- Excerpt provided -
SECURITIES AND EXCHANGE COMMISSION
Washington, D.C. 20549

FORM 8-K/A

CURRENT REPORT

Pursuant to Section 13 or 15(d) of the
Securities Exchange Act of 1934

November 14, 2011
 Date of Report (date of earliest event reported):

GEOBIO ENERGY, INC.
 (Exact name of registrant as specified in its charter)

Colorado 333-67174 84-1153946
(State or other jurisdiction
of incorporation)
(Commission File Number) (IRS Employer
I.D. Number)

 

19125 Northcreek Parkway, Suite 120

Bothell, WA 98011

(Address of principal executive offices)

Registrant’s telephone number, including area code: (425) 402-3699

                Check the appropriate box below if the Form 8-K filing is intended to simultaneously satisfy the filing obligation of the registrant under any of the following provisions:

o    Written communications pursuant to Rule 425 under the Securities Act (17 CFR 230.425)

o    Soliciting material pursuant to Rule 14a-12 under the Exchange Act (17 CFR 240.14a-12)

o    Pre-commencement communications pursuant to Rule 14d-2(b) under the Exchange Act (17 CFR 240.14d-2(b))

o    Pre-commencement communications pursuant to Rule 13e-4(c) under the Exchange Act (17 CFR 240.13e-4(c))

 

 
 

FORM 8-K

 

Section 1 – Registrant’s Business and Operations

 

Item 1.01 Entry Into a Material Definitive Agreement

 

 

On November 16, 2011 GeoBio, Inc., a Colorado corporation (“GeoBio”), filed a Form 8-K disclosing that on November 14, 2011, it entered and closed an equity purchase agreement with El Gas North America, Inc., a Washington limited liability company (“El Gas NA”), under which GeoBio purchased the equity interests of El Gas NA (the “El Gas NA Transaction”).

- Exercise 1 -
Repeat the part of the filing from "Check the appropriate" to "(17 CFR 240.13e-4(c))".
- Exercise 2 -
Answer these questions using the filing.
(a) In which city are the registrant's principal executive offices?
(b) What telephone number is given for the registrant?
(c) On what date did GeoBio file the Form 8-K disclosing the equity purchase agreement?

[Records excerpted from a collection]
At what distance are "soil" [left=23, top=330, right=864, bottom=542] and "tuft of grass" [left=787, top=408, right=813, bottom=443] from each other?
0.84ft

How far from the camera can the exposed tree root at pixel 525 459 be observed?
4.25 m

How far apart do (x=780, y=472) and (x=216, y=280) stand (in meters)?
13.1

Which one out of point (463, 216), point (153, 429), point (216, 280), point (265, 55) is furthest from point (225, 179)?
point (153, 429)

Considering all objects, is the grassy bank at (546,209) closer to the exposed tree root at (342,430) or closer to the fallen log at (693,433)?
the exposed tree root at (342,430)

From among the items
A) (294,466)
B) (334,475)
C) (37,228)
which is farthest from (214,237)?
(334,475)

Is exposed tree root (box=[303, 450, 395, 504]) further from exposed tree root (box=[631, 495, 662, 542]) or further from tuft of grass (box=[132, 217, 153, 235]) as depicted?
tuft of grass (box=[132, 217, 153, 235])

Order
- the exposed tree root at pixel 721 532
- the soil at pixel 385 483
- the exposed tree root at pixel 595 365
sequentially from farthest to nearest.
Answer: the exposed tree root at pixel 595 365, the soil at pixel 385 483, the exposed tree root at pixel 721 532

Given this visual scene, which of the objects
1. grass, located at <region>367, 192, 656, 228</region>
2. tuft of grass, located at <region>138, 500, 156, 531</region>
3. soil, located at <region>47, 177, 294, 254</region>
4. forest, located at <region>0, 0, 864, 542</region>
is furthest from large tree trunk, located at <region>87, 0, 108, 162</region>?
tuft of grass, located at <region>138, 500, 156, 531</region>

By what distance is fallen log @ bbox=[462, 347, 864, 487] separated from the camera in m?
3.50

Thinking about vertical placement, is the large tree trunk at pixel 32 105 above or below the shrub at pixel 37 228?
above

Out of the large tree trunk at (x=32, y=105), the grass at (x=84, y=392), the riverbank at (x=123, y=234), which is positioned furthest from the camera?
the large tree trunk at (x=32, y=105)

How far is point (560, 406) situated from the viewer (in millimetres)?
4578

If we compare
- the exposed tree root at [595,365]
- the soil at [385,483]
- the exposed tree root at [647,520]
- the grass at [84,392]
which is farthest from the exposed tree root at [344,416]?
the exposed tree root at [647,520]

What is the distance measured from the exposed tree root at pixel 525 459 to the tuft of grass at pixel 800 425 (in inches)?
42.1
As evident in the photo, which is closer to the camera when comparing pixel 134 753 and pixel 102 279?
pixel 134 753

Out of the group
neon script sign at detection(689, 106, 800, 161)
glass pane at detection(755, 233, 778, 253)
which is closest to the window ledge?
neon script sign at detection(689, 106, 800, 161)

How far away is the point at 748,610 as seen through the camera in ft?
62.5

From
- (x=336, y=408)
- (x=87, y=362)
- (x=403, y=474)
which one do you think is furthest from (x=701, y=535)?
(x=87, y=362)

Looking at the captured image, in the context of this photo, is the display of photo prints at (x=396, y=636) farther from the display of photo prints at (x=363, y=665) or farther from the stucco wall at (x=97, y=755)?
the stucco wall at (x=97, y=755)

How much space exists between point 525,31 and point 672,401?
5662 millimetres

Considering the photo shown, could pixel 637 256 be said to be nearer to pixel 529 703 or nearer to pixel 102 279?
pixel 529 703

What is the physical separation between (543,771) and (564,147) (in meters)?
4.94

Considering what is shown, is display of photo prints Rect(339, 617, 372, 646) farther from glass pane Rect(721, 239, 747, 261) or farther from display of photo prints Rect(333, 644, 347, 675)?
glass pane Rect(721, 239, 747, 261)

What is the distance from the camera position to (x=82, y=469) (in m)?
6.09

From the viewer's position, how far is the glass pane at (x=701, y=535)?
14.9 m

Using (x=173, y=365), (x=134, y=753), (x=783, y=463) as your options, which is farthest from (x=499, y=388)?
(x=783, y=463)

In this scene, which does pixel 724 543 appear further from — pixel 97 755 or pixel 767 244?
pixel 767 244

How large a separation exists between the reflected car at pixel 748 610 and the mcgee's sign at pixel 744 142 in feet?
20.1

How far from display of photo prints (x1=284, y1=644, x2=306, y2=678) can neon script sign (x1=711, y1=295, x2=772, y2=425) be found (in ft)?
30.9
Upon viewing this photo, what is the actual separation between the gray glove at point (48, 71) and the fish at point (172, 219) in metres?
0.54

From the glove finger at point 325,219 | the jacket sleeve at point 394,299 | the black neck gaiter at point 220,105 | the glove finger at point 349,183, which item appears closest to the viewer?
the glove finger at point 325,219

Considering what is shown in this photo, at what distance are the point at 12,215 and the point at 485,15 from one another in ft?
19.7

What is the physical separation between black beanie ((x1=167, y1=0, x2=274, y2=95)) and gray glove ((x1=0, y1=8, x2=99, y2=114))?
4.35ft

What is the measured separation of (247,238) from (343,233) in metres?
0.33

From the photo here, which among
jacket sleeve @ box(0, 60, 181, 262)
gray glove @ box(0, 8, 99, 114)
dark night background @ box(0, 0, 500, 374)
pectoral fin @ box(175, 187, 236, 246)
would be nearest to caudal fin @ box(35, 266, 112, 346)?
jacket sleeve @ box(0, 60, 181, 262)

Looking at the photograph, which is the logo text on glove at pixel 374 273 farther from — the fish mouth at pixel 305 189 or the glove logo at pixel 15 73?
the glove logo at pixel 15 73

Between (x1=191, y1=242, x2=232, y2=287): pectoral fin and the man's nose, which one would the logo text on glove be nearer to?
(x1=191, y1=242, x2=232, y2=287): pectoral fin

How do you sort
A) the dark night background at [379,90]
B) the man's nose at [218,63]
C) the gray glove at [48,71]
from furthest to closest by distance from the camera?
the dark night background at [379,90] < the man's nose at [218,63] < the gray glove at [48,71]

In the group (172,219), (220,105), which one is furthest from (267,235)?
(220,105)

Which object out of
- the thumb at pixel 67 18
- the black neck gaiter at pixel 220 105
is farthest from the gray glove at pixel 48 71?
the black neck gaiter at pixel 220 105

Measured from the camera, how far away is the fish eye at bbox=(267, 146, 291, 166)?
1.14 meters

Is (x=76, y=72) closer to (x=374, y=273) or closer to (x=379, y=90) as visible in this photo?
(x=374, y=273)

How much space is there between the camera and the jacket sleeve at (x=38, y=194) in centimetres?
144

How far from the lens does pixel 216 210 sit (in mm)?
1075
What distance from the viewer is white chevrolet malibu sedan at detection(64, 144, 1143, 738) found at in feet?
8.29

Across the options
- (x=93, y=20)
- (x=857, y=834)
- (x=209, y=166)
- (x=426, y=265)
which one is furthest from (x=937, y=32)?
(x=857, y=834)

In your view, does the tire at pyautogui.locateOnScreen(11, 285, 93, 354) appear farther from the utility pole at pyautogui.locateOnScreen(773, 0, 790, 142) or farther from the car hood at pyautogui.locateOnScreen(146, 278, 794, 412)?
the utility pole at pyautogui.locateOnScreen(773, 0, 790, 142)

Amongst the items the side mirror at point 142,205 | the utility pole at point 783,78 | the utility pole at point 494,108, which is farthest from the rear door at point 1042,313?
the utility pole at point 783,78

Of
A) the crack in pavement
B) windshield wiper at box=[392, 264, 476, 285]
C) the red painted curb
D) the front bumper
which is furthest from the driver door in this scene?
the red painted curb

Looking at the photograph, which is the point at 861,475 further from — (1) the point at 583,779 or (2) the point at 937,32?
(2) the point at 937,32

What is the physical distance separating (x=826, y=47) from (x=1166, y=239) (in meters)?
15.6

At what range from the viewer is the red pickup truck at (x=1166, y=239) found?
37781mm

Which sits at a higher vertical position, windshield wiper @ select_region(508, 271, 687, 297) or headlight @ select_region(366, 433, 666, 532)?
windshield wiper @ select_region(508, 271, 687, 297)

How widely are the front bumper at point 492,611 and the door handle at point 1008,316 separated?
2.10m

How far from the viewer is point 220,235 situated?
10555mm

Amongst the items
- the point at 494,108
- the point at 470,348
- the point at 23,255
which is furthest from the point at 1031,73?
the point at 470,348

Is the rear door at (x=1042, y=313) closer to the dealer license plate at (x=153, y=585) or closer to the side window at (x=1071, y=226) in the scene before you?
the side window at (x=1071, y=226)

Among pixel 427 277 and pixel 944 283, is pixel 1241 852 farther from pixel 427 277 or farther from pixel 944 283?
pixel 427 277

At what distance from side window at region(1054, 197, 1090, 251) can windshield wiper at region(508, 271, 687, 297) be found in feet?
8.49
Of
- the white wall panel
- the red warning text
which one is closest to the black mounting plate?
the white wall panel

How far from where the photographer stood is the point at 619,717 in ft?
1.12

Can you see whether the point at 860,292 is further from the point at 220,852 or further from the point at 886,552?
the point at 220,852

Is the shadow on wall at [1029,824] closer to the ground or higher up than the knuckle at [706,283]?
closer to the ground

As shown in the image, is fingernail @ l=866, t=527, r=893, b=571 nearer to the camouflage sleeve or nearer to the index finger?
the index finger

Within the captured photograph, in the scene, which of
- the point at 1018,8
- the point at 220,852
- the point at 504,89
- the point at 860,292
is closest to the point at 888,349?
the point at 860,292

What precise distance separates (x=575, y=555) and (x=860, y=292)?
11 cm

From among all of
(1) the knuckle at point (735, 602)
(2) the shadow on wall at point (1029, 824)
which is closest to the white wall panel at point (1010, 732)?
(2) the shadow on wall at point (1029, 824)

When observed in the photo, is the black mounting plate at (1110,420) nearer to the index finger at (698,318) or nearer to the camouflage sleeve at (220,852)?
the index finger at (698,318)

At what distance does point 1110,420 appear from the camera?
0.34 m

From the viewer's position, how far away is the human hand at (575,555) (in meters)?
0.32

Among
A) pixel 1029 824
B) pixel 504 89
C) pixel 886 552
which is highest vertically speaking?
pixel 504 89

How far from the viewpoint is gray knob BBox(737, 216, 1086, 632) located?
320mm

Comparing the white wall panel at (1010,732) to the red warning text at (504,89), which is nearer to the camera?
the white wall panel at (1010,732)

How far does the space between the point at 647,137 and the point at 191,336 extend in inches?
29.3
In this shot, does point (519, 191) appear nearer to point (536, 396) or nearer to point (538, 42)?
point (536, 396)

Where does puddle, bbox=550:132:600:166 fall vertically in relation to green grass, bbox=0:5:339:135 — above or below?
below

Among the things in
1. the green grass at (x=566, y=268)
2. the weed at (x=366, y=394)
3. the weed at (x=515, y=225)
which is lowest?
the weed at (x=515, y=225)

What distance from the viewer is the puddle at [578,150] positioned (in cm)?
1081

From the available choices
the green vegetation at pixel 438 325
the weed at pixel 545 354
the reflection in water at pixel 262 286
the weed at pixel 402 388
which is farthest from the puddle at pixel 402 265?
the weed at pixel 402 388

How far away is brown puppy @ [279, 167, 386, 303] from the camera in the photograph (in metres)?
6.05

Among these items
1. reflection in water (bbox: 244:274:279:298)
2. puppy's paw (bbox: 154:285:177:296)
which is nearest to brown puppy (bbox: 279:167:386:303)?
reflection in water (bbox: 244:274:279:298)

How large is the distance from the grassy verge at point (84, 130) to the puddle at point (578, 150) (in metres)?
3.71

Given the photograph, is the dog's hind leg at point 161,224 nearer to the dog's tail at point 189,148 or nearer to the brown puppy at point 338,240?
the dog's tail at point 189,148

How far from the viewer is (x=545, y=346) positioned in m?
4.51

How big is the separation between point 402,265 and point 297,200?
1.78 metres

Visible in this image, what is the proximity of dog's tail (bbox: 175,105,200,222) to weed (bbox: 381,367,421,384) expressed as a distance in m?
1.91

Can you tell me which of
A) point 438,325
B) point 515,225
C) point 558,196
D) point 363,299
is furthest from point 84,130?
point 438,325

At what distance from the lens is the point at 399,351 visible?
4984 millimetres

- Written answer 1 -
Check the appropriate box below if the Form 8-K filing is intended to simultaneously satisfy the filing obligation of the registrant under any of the following provisions:

o    Written communications pursuant to Rule 425 under the Securities Act (17 CFR 230.425)

o    Soliciting material pursuant to Rule 14a-12 under the Exchange Act (17 CFR 240.14a-12)

o    Pre-commencement communications pursuant to Rule 14d-2(b) under the Exchange Act (17 CFR 240.14d-2(b))

o    Pre-commencement communications pursuant to Rule 13e-4(c) under the Exchange Act (17 CFR 240.13e-4(c))

- Written answer 2 -
(a) Bothell, WA
(b) (425) 402-3699
(c) November 16, 2011